Search code examples
data-structureslinked-listskip-lists

Realistic usage of unrolled skip lists


Why there is no any information in Google / Wikipedia about unrolled skip list? e.g. combination between unrolled linked list and skip list.


Solution

  • Probably because it wouldn't typically give you much of a performance improvement, if any, and it would be somewhat involved to code correctly.

    First, the unrolled linked list typically uses a pretty small node size. As the Wikipedia article says: " just large enough so that the node fills a single cache line or a small multiple thereof." On modern Intel processors, a cache line is 64 bytes. Skip list nodes have, on average, two pointers per node, which means an average of 16 bytes per node for the forward pointers. Plus whatever the data for the node is: 4 or 8 bytes for a scalar value, or 8 bytes for a reference (I'm assuming a 64 bit machine here).

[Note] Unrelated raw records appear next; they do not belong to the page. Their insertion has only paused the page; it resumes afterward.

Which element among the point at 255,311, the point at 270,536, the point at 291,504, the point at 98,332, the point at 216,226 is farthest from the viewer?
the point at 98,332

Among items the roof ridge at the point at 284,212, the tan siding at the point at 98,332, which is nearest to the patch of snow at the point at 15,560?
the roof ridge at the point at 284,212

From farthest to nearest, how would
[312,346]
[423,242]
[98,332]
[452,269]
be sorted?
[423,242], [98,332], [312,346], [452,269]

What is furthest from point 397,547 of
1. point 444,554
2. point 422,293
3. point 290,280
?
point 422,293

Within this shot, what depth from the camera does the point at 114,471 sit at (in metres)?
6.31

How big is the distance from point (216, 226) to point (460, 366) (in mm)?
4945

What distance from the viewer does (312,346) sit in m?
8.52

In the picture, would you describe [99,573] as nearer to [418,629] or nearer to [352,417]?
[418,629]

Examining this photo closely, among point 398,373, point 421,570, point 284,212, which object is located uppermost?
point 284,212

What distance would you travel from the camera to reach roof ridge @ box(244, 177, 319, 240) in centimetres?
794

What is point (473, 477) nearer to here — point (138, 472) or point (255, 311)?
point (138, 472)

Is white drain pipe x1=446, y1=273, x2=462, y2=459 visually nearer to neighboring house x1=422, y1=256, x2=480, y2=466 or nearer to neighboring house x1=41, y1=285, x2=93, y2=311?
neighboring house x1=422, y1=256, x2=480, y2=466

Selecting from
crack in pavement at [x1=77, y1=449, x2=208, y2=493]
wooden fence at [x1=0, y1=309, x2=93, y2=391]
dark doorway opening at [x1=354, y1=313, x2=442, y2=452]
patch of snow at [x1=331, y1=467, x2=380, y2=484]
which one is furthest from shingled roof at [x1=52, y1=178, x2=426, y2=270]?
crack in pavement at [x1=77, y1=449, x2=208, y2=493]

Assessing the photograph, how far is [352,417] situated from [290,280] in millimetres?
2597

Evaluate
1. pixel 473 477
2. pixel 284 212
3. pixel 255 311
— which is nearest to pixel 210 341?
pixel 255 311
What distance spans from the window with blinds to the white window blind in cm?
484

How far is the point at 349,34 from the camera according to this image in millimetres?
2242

    So figure 24 bytes, total, for an "element." Except that the elements aren't fixed size. They have a varying number of forward pointers. So you either need to make each element a fixed size by allocating an array for the maximum number of forward pointers for each element (which for a skip list with 32 levels would require 256 bytes), or use a dynamically allocated array that's the correct size. So your element becomes, in essence:

    struct UnrolledSkipListElement
    {
        void* data; // 64-bit pointer to data item
        UnrolledSkipListElement* forward_pointers; // dynamically allocated
    }
    

    That would reduce your element size to just 16 bytes. But then you lose much of the cache-friendly behavior that you got from unrolling. To find out where you go next, you have to dereference the forward_pointers array, which is going to incur a cache miss, and therefore eliminate the savings you got by doing the unrolling. In addition, that dynamically allocated array of pointers isn't free: there's some (small) overhead involved in allocating that memory.

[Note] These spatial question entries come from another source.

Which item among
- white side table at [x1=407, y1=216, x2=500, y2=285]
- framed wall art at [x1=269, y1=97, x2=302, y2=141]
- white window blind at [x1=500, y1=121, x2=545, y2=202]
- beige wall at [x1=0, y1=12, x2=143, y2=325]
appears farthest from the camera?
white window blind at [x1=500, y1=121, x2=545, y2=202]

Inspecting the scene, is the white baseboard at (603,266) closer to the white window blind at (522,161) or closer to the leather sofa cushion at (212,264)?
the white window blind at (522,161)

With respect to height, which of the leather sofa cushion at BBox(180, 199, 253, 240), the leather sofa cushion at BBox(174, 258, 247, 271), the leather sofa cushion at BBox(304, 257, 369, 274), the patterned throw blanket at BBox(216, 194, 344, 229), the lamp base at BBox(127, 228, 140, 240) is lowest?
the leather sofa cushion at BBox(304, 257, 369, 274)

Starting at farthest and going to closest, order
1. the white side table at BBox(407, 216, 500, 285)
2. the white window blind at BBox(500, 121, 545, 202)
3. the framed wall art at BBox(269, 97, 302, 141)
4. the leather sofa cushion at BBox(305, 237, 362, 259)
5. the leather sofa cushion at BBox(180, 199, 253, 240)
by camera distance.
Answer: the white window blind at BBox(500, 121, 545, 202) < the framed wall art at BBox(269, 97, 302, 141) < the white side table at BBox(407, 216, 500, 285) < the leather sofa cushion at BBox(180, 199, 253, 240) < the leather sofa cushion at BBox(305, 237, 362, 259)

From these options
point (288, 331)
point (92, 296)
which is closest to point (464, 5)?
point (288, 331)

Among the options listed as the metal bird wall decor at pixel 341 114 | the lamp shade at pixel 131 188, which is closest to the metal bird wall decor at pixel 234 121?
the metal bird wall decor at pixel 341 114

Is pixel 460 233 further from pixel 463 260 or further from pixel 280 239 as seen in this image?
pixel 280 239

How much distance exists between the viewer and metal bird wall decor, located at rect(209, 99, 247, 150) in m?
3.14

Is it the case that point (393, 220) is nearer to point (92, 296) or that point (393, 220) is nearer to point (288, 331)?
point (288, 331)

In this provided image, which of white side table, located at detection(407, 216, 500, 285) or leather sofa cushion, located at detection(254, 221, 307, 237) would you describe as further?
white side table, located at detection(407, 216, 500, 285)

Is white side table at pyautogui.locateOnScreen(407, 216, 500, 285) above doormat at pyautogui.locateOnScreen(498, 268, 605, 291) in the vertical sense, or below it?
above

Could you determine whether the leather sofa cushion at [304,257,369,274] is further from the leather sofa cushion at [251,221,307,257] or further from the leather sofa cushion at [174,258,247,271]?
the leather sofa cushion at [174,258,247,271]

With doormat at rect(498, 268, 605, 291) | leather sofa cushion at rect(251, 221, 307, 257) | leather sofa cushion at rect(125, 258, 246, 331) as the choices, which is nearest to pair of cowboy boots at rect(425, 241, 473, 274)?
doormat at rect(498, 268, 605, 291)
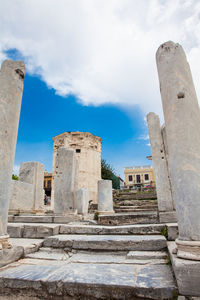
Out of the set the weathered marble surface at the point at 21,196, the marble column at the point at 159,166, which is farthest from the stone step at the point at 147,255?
the weathered marble surface at the point at 21,196

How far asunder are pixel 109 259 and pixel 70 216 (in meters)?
3.88

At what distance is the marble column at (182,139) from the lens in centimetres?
231

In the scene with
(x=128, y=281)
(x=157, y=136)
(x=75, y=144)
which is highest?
(x=75, y=144)

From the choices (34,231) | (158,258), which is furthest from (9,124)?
(158,258)

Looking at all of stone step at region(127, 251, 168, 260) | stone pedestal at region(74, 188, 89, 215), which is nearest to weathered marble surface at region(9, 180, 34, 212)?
stone pedestal at region(74, 188, 89, 215)

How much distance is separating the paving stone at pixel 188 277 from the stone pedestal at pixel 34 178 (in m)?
7.83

    If you can find some way around that problem, you're still not going to gain much. A big reason for unrolling a linked list is that you must visit every node (up to the node you find) when you're searching it. So any time you can save with each link traversal adds up to very big savings. But with a skip list you make large jumps. In a perfectly organized skip list, for example, you could skip half the nodes on the first jump (if the node you're looking for is in the second half of the list). If your nodes in the unrolled skip list only contain four elements, then the only savings you gain will be at levels 0, 1, and 2. At higher levels you're skipping more than three nodes ahead and as a result you will incur a cache miss.

    So the skip list isn't unrolled because it would be somewhat involved to implement and it wouldn't give you much of a performance boost, if any. And it might very well cause the list to be slower.